新帝剛離開,許多官員都還來不及走,都是三三兩兩圍站在一旁。見此不免回以尷尬的笑容,一時分不清立場,不過倒是沒什麼人聲援楊崇華和彭俊毅,若是換做以前,估計茅文浩早就被人圍攻了。
“什麼叫受人唆使?我茅文浩在朝為官十幾年,能唆使我的人倒是有,但絕不是薛庭儴,這人楊大人也認識,就是先皇。”茅文浩梗著脖子道。
聞言,楊崇華下意識瞳孔緊縮,緊緊盯著對方。
“我茅文浩受先皇聖恩,在朝為官十幾年窮得叮噹響,連座宅子都沒有。是先皇賜了我一座宅子,我茅家人才在京城有安身立命的地方。我這人脾氣臭,又頑固,屢屢頂撞先皇,先皇從不與我計較,還讚我錚錚鐵骨。”

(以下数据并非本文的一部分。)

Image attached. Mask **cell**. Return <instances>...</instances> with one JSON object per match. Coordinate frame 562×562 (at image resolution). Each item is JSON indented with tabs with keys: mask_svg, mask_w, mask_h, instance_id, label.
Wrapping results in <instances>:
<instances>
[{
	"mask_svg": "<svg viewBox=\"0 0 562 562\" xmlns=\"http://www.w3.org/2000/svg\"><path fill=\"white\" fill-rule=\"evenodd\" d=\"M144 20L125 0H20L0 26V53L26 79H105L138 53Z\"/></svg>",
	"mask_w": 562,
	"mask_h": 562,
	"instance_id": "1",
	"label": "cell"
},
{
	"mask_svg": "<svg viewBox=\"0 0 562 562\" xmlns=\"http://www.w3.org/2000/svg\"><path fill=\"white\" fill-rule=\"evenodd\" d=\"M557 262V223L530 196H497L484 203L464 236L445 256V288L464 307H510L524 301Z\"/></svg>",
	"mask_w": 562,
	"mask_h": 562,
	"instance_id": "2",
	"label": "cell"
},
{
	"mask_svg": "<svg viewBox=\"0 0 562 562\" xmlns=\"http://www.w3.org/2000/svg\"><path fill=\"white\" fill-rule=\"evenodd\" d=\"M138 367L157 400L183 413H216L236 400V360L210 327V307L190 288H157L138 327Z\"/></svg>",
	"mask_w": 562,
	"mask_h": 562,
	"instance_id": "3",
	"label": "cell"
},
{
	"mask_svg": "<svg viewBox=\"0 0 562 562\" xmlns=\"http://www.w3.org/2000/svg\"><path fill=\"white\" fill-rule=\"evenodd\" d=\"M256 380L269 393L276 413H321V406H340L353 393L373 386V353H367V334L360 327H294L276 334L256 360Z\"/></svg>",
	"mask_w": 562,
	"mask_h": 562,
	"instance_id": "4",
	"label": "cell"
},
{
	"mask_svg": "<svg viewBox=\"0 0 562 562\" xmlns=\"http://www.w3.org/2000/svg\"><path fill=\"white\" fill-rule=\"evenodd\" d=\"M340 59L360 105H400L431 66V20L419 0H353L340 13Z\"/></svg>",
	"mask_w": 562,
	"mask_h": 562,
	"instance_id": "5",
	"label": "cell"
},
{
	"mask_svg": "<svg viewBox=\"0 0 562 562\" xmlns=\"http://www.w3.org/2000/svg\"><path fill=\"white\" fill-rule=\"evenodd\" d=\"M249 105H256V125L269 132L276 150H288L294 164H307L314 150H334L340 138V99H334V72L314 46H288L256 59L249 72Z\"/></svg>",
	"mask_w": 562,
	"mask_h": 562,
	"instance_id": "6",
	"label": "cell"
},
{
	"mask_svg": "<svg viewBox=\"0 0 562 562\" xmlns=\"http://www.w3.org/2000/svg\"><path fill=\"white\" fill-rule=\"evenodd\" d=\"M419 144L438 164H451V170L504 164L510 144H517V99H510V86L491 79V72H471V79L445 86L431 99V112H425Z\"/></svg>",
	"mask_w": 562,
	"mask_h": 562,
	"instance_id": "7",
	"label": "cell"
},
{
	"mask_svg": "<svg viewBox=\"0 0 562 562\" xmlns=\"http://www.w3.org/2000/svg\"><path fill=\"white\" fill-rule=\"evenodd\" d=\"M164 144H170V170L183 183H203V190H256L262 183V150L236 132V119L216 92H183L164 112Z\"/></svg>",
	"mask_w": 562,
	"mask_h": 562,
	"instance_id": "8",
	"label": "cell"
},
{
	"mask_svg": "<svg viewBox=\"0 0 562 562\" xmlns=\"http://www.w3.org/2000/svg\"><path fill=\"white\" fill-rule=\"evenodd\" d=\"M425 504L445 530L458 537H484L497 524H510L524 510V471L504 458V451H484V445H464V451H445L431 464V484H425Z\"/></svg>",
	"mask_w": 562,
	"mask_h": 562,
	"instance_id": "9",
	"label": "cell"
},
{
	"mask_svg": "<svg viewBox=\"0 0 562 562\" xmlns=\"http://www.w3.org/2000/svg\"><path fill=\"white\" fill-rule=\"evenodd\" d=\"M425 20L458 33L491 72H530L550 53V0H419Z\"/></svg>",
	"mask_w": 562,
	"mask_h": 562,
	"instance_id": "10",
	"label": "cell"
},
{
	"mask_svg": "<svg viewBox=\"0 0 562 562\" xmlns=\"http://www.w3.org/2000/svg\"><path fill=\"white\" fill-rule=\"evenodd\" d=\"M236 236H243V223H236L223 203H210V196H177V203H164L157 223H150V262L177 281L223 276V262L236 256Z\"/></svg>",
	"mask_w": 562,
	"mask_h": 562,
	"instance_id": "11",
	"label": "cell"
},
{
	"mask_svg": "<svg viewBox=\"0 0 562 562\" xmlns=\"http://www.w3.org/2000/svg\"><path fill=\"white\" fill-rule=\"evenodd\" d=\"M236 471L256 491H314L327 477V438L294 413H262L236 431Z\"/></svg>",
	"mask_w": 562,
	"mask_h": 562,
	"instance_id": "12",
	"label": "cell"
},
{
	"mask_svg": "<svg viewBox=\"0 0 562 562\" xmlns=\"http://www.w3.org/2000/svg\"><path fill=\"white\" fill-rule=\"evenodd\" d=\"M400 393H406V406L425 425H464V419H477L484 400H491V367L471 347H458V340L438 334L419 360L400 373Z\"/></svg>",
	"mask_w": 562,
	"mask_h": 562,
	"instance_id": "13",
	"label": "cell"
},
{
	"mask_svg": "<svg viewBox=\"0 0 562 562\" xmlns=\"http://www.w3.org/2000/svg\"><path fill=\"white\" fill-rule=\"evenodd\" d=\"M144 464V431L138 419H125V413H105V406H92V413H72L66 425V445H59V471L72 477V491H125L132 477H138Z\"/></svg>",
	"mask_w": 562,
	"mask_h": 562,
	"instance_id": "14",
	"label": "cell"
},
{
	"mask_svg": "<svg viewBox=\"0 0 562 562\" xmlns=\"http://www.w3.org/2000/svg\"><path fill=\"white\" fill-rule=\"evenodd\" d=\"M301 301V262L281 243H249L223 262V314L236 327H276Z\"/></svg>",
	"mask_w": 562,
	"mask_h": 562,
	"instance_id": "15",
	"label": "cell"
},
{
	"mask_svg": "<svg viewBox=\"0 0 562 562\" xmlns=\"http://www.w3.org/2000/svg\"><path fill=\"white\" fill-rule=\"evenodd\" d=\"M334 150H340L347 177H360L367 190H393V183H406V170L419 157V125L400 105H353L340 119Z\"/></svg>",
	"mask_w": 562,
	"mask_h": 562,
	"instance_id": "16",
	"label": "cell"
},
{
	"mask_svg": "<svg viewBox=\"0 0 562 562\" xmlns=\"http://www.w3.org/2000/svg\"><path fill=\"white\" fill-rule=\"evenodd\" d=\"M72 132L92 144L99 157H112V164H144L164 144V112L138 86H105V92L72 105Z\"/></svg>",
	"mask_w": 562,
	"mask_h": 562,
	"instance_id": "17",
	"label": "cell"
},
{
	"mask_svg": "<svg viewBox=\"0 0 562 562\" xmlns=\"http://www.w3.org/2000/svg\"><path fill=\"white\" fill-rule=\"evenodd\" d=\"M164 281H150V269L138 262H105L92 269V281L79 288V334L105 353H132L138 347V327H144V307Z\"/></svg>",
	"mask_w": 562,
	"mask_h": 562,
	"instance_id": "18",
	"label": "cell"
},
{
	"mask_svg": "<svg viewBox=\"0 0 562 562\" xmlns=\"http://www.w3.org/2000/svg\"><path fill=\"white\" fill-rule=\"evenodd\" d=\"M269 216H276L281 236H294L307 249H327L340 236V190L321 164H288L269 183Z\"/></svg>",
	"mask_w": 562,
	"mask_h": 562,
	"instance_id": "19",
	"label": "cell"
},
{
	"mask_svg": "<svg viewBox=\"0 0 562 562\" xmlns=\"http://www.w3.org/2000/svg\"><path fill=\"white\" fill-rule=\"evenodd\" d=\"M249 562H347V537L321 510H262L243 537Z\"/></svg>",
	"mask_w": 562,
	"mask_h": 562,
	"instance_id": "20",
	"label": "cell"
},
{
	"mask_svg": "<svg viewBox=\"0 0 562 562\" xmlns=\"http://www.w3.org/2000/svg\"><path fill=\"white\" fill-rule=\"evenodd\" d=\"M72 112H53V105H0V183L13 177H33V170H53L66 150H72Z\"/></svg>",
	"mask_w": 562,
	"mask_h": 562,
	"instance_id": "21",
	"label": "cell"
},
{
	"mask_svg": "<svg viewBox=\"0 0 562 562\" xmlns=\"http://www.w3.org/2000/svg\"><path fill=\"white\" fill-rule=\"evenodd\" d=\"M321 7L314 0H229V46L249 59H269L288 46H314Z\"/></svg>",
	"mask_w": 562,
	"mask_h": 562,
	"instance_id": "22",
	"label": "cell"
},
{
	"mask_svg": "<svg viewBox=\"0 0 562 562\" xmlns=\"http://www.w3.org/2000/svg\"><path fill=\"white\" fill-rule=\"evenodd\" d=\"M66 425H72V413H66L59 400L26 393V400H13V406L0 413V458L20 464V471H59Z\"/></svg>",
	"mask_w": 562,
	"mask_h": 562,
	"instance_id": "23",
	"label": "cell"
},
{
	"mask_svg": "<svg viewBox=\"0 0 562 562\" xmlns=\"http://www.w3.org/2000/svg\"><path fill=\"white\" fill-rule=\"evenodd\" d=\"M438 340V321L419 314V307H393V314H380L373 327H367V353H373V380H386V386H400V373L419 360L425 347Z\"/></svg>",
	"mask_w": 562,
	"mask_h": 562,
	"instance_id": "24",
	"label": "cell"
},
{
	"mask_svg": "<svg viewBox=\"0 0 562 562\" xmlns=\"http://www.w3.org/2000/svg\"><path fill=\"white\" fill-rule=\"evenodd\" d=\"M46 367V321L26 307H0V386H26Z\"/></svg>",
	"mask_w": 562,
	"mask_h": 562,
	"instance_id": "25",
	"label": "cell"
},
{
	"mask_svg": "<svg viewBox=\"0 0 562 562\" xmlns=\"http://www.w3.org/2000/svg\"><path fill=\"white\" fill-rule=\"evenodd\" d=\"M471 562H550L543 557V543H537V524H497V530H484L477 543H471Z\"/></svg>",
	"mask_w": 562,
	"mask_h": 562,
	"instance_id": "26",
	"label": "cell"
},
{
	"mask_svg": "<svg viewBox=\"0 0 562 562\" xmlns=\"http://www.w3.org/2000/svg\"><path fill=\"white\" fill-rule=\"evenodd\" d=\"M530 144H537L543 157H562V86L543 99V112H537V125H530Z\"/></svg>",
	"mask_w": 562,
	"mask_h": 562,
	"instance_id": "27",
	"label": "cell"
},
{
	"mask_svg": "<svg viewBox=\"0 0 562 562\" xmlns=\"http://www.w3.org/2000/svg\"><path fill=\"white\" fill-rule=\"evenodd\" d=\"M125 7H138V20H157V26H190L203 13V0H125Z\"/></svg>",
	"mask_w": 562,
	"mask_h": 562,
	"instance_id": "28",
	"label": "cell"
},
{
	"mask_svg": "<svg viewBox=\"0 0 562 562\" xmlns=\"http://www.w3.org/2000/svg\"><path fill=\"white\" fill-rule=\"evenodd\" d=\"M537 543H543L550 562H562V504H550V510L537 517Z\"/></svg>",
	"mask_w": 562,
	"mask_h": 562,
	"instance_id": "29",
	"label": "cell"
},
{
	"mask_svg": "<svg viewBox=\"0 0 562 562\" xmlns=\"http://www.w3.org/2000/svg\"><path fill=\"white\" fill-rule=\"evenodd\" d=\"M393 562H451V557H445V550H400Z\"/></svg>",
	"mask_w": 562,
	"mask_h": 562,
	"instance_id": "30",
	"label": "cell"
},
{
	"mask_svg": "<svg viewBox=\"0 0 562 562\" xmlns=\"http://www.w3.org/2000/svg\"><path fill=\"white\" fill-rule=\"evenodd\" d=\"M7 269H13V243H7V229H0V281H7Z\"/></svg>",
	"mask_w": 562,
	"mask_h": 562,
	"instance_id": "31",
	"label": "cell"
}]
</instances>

“古有一腔熱血酬知己,今有我茅文浩為先皇拋頭顱灑熱血。”茅文浩對著天拱了拱手,又冷笑對楊崇華道:“實話不怕與你說,我就是懷疑你私自篡改先皇遺詔,排除異己,打壓末學新進,楊大人你就說怎麼滴吧?遺詔之事一日不水落石出,我茅文浩就盯著你咬一日,一月不水落石出,我盯著你咬一月,一年不出,我咬一年。”
“青天白日,朗朗乾坤,你不用汙衊我為人唆使,身正不怕影兒斜,告辭!”說完,他對楊崇華虛拱了拱手,便大搖大擺走了。
可把楊崇華給氣的!
“簡直不知所謂,不知所謂!”楊崇華跺腳直罵,氣得渾身發抖。
有與他交好的官員上前勸他不要和茅文浩計較,這人就是個混不吝、滾刀肉。可對於茅文浩所說之事,卻並不做表示,而更多的則是站在一旁看著這麼一幕。
譚首輔也滿是嘆息,道:“瞧瞧這事弄的,我不過是秉持先皇之命,怎就弄成這樣了。”
楊崇華明明氣得不輕,還得強笑著說此事與譚首輔無關,不過是小人作祟。
譚首輔也不知是沒聽清楚還是怎麼,並沒接他話茬,只是連連感嘆著,就搖著頭離開了。
文武百官各自散去,少不得有相熟之人邊往宮外走,邊交頭接耳說著些什麼。而換做以前,楊崇華身邊怎也要擁簇幾個官員,可今日卻只有彭俊毅。
馮成寶看了楊崇華一眼,並未多說話,就匆匆離開。
費遷和沈學都是差不多的模樣,倒是薛庭儴身邊擁簇了不少官員,對之前發生的事是議論紛紛。
這種時候,薛庭儴說什麼錯什麼,自是不適宜插言。
匆匆說了句還有事,便也匆匆離開了。
乾清宮裡,自打新帝回來,就陷入魂不守舍之中。
隨著楊崇華的到來,殿中侍候的太監俱都被遣了出去,只留下二人與新帝的心腹太監洪英。
“陛下知不知道自己在做什麼?陛下知不知道這一番頭疼不要緊,下面的朝臣都懷疑上了?”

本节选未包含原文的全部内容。